Keine Verfolgungsgefahr in der Türkei mehr wegen Teilnahme an Kriegsdienstverweigerungsaktion in Deutschland.

Schlagwörter: Türkei, Widerruf, Flüchtlingsanerkennung, Kurden, Kriegsdienstverweigerung, Auslandsvertretung, Protestaktion, Demonstration, Reformen, politische Entwicklung, Strafverfahren, Verjährung, Folter, Menschenrechtslage, exilpolitische Betätigung, Situation bei Rückkehr, Grenzkontrolle
Normen: AsylVfG § 73 Abs. 1; AufenthG § 60 Abs. 1
Auszüge:

[...]

Die zulässige Klage ist unbegründet. [...]

Ausgehend hiervon haben sich die zum Zeitpunkt der Zuerkennung der Flüchtlingseigenschaft des Klägers maßgeblichen Verhältnisse nach Auffassung des Gerichts nachträglich verändert, so dass Verfolgungsmaßnahmen gegen den Kläger im Falle einer Rückkehr in die Türkei wegen seiner Teilnahme an der Kriegsdienstverweigerungsaktion in Hannover am 01.12.2000 und der dem türkischen Generalkonsulat in diesem Zusammenhang übermittelten Erklärung nicht mehr beachtlich wahrscheinlich sind. [...]

Der alte Art. 155 des Türkischen Strafgesetzbuches wurde in einer neuen Fassung in den Art. 318 übernommen, im Unterschied zur alten Fassung wird jetzt eine höhere Gewichtung der "Distanzierung des Volkes vom Militär" für die Erfüllung der Straftat vorausgesetzt. Nach Art. 318 Abs. 1 werden Aktivitäten, Aufforderungen und Empfehlungen, die das Volk vom Militärdienst distanzieren oder entsprechende Propaganda mit sechs Monaten bis zu zwei Jahren Haftstrafe bestraft. Abs. 2 der Norm sieht vor, dass die Strafzumessung um die Hälfte erhöht wird, falls die Straftat durch Medien oder Presse begangen wurde. Nach Art. 66 Abs. 1 Buchst. e) des neuen, ab 01.06.2005 gültigen Strafgesetzes, ist die öffentliche Klage allerdings bereits verjährt, denn die Erklärung stammt aus dem Jahr 2000 und die Verjährungsfrist beträgt danach 8 Jahre. Danach hat der Kläger im Falle einer Rückkehr heute wegen der Verjährung der öffentlichen Klage keine strafrechtliche Verfolgung des türkischen Staates mehr zu befürchten.

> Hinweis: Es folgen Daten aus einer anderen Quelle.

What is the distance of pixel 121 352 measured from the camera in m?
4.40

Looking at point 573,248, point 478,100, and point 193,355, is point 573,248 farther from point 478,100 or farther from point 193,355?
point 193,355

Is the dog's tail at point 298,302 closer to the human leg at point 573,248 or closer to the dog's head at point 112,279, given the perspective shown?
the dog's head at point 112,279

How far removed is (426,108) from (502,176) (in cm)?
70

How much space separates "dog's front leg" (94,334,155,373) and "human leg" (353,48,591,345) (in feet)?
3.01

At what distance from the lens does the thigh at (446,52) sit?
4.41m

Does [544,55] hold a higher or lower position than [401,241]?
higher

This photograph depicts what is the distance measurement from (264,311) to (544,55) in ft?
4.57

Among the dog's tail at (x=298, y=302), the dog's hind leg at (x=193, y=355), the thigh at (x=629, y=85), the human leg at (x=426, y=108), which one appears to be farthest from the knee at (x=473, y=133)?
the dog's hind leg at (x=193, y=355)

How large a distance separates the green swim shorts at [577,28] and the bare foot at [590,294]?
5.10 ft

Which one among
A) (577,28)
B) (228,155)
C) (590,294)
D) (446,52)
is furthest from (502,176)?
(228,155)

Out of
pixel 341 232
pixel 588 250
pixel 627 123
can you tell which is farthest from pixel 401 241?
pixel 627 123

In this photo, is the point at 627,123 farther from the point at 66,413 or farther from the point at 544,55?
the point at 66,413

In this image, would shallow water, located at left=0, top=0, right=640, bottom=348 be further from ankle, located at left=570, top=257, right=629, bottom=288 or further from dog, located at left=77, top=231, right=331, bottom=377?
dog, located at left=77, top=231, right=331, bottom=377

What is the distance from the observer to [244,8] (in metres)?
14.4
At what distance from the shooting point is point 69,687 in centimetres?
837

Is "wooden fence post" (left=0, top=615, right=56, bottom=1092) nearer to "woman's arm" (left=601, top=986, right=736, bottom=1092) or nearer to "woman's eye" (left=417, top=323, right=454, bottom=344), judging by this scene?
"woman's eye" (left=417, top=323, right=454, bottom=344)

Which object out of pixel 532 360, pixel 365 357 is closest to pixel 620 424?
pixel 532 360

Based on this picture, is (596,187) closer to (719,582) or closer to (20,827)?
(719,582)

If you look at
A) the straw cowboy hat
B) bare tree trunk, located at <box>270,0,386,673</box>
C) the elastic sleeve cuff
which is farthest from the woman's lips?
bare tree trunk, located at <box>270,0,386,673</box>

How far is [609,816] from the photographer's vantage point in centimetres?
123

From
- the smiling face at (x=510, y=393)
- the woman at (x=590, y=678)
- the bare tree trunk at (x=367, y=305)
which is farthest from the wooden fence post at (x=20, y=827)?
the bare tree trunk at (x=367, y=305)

Der Kläger muss zur Überzeugung des Gerichts bei einer Rückkehr in die Türkei auch nicht mit beachtlicher Wahrscheinlichkeit mit anderen asylerheblichen Repressionen, insbesondere Folter, rechnen. Denn nach Auswertung der Erkenntnismittel ist davon auszugehen, dass es zwar in der Türkei trotz der eingeleiteten Reformen immer noch zu menschenrechtswidriger Behandlung von inhaftierten Regimegegnern kommt, insbesondere, wenn sie der Begehung von Staatsschutzdelikten verdächtig sind. Exilpolitische Aktivitäten, unter anderem Meinungskundgaben wie im vorliegenden Fall, führen jedoch nur bei Personen zur Gefahr einer Strafverfolgung, die im Ausland in herausgehobener oder erkennbar führenden Position für eine in der Türkei verbotene Organisation tätig sind. Die türkischen Strafverfolgungsbehörden haben in der Regel nur ein Interesse an der Verfolgung von im Ausland begangener Gewalttaten bzw. ihrer konkreten Unterstützung (Hess. VGH, Urteil vom 18.01.2006 - 6 UE 489/04.A -). Der Kläger gehört jedoch nicht zu diesem besonders gefährdeten Personenkreis. Denn er gilt nach Einschätzung des Gerichts in dem Urteil vom 30.10.2001 (6 E 416/01.A, S.7) jedenfalls nicht als Person, die als Auslöser von als separatistisch oder terroristisch erachteten Aktivitäten oder als Anstifter oder Aufwiegler angesehen wird. Vor diesem Hintergrund sind die von dem Kläger getätigten Äußerungen nicht mehr als geeignet anzusehen, in der Türkei eine Strafverfolgung nach sich zu ziehen. Es darf in diesem Zusammenhang auch nicht verkannt werden, dass die Kundgabe möglichst plakativer Äußerungen von zahlreichen kurdischen Asylbewerbern gezielt lanciert wurde, um für ihr Asylverfahren etwas vorweisen zu können. Es ist davon auszugehen, dass dem türkischen Staat inzwischen diese Hintergründe und Zusammenhänge auch durchaus bekannt sind und er entsprechend zu differenzieren weiß. Dies passt wiederum auch mit der bereits dargestellten Erkenntnis zusammen, dass entsprechende Verfahren hauptsächlich gegen herausgehobene Funktionsträger oder sonstige exponierte Personen eingeleitet werden. Darüber hinaus hat der Kläger auch in jüngerer Zeit keine bedeutsamen und exponierten exilpolitischen Aktivitäten entfaltet, wodurch er als ernstzunehmender Gegner des türkischen Staates in Erscheinung getreten ist und er sich dabei nach türkischem Strafgesetzbuch strafbar gemacht hat.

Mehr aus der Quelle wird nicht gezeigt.